§ **Excerpt to read**:
* begin *

Thursday, February 23, 2012 - 09:05:45

Welspun to add 200 jobs at Little Rock pipe plant

STILL MORE JOBS: Gov. Beebe at previous announcement by Welspun, which is expanding again.
  • STILL MORE JOBS: Gov. Beebe at previous announcement by Welspun, which is expanding again.
Hmmm.

It will be interesting to see how Republican U.S. Rep. Tim Griffin, the Arkansas Republican Party and its paid mouthpieces on the web spin this:

For the second time in its three-year history of operation in Arkansas, international pipe manufacturer Welspun Corp. Ltd today announced it will expand again, adding 200 jobs and investing an additional $100 million in its Little Rock, Ark., facility, the company’s first large-diameter pipe manufacturing location in North America. With this expansion, Welspun will bring total overall investment to $280 million since opening in April 2009.

Pipe produced by Welspun is primarily used in the gas and oil industry.

You may recall that the delay in approval of the Keystone pipeline is cited tirelessly and tiresomely and inaccurately by Republicans as costing jobs in Little Rock. Apparently Welspun is doing OK. (As I've written before, 60 part-time workers were laid off temporarily from a short-term job loading pipe as a result of the Keystone decision, but a plant official said they'd eventually have the work to perform regardless.) Undoubtedly Welspun would like Keystone and many more pipelines to be built, but the market is apparently strong. It has already completed manufacture of all the Keystone pipe, by the way, though some finishing remained when last I checked. TransCanada is obligated to buy it regardless of the outcome of Keystone, on which planning is proceeding for a new route.

* end *

§ **What is asked**:
**A.** Retype the Welspun pipe plant article word for word, starting with "It will be interesting" and going on through "in April 2009.".
**B.** Continue the Welspun pipe plant article from its last sentence.

§ **Entries shown**:
* begin *

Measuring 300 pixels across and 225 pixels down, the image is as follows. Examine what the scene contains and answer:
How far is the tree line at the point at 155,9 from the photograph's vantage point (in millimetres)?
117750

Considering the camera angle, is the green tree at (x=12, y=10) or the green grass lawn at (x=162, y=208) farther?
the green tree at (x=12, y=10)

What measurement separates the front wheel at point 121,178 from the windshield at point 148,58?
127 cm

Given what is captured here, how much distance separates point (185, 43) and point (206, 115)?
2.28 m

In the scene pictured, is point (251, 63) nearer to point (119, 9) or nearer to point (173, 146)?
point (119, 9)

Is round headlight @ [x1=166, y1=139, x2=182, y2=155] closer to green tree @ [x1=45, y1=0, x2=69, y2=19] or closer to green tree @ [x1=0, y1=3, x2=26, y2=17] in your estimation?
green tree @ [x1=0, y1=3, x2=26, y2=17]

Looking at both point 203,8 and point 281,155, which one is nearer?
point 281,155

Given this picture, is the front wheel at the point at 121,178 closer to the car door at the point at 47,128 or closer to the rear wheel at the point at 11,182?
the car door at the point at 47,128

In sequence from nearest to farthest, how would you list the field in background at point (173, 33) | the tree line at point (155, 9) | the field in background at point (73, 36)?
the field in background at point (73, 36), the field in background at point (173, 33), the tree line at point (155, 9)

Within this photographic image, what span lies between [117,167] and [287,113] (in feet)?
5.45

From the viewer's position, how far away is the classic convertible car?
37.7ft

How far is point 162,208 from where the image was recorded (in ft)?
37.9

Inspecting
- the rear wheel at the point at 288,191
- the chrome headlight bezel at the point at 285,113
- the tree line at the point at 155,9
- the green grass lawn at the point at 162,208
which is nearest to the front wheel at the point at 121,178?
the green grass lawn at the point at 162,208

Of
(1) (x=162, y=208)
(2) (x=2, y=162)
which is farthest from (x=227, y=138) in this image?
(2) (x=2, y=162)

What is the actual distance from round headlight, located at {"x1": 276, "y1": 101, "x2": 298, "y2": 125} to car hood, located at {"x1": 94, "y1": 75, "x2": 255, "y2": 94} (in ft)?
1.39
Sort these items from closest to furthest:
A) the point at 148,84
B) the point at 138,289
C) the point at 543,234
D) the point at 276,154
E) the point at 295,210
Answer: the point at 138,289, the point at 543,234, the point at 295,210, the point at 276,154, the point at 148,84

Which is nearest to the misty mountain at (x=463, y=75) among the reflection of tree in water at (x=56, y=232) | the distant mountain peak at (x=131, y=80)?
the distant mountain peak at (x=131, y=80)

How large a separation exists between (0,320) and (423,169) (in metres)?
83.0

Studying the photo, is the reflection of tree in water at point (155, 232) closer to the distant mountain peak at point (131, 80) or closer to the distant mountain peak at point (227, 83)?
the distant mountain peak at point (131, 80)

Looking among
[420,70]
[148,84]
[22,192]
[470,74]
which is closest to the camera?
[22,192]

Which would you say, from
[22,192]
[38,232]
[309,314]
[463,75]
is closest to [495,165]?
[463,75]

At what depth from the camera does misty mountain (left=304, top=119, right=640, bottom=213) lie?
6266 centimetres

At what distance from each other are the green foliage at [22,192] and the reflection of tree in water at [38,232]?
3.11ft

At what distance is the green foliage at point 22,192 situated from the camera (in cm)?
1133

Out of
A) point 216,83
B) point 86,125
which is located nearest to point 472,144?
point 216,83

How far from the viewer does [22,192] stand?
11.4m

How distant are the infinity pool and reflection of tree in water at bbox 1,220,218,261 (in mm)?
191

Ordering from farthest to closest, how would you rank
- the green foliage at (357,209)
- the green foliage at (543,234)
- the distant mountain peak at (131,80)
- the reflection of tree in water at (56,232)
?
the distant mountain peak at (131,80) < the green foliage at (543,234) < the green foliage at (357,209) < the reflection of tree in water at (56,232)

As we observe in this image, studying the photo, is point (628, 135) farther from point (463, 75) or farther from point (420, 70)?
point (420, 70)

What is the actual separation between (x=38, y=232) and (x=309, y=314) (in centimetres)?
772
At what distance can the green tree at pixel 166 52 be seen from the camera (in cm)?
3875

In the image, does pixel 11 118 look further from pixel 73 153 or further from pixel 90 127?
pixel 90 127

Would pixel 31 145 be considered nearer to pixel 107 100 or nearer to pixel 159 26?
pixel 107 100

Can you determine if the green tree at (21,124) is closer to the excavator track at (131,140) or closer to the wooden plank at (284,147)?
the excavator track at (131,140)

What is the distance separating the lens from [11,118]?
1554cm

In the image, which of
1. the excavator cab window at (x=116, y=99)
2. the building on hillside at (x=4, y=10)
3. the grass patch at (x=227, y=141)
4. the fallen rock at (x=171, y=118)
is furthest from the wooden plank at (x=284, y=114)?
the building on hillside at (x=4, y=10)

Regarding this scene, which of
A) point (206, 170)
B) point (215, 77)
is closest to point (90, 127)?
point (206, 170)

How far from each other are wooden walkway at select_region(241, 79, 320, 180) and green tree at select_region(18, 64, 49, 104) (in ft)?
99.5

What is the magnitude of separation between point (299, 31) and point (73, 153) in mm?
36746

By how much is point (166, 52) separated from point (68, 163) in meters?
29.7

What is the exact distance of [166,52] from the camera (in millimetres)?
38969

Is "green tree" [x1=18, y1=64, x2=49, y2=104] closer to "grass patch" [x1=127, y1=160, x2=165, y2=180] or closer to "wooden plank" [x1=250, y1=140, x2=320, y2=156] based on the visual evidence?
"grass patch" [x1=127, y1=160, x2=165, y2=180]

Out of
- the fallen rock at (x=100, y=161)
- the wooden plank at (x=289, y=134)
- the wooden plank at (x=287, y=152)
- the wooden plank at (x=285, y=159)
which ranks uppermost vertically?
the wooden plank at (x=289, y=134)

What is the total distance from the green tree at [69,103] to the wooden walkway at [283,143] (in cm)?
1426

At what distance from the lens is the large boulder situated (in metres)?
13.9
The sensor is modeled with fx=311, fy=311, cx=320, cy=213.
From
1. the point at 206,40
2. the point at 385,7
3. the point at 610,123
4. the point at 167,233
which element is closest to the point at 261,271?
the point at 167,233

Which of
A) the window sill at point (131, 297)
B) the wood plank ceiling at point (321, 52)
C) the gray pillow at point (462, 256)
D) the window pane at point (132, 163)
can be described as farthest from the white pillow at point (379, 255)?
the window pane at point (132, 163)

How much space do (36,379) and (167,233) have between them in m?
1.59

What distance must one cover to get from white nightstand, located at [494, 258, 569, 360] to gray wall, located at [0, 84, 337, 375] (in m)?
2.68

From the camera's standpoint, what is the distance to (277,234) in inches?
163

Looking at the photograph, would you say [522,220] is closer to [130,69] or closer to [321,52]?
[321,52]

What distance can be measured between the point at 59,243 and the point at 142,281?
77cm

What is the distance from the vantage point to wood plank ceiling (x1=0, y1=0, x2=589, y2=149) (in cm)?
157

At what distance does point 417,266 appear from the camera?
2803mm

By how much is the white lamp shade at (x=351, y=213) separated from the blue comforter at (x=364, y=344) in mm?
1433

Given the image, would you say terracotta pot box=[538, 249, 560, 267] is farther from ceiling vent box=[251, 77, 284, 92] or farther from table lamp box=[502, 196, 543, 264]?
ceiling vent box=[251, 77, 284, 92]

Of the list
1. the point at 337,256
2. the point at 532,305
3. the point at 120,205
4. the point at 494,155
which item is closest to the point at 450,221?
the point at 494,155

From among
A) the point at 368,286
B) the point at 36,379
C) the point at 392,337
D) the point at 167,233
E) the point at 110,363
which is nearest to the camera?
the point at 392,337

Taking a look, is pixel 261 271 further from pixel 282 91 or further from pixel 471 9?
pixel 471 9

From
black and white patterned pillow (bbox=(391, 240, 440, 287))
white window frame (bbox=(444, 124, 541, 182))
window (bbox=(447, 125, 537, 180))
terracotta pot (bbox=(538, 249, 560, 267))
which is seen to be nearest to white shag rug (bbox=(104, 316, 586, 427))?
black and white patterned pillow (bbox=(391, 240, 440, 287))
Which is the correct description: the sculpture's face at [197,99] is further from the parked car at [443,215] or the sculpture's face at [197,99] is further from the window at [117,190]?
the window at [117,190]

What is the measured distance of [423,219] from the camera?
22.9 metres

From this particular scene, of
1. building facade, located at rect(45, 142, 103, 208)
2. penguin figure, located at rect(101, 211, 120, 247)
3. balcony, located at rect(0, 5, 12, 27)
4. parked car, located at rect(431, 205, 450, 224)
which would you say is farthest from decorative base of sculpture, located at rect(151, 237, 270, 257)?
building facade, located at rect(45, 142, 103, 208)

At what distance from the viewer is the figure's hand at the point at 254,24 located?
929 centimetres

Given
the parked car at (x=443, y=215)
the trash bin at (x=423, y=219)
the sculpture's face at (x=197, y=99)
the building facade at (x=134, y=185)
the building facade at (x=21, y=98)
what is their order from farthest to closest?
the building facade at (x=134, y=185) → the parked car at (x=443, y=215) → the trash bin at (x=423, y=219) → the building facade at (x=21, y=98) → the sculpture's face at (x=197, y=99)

* end *

§ **Results of the tasks**:
**A.**
It will be interesting to see how Republican U.S. Rep. Tim Griffin, the Arkansas Republican Party and its paid mouthpieces on the web spin this:

For the second time in its three-year history of operation in Arkansas, international pipe manufacturer Welspun Corp. Ltd today announced it will expand again, adding 200 jobs and investing an additional $100 million in its Little Rock, Ark., facility, the company’s first large-diameter pipe manufacturing location in North America. With this expansion, Welspun will bring total overall investment to $280 million since opening in April 2009.

**B.**
Roby Brock reports the state payout on the expansion: $4.5 million for site prep;
$300,000 for training; payroll tax rebates for 10 years; sales tax refund on construction materials.

Welspun had said when it expanded in 2010 that its pay averaged $17 an hour, counting some higher-skill engineering and technical jobs. Entry level jobs started at $12 an hour. 200 jobs at $17 an hour might produce as much as $400,000 a year in state income tax withholding, though likely a good bit less after deductions. So, at a minimum, it will take 10 years for income tax payments alone to repay the state payout for site prep. Other rebates add significantly to the state cost. Materials come from out of state, Welspun has said. The jobs have a multiplier effect in the community as the pay is spent, however. And there will be a temporary boost from construction work.

More on today's announcement:

Continue reading »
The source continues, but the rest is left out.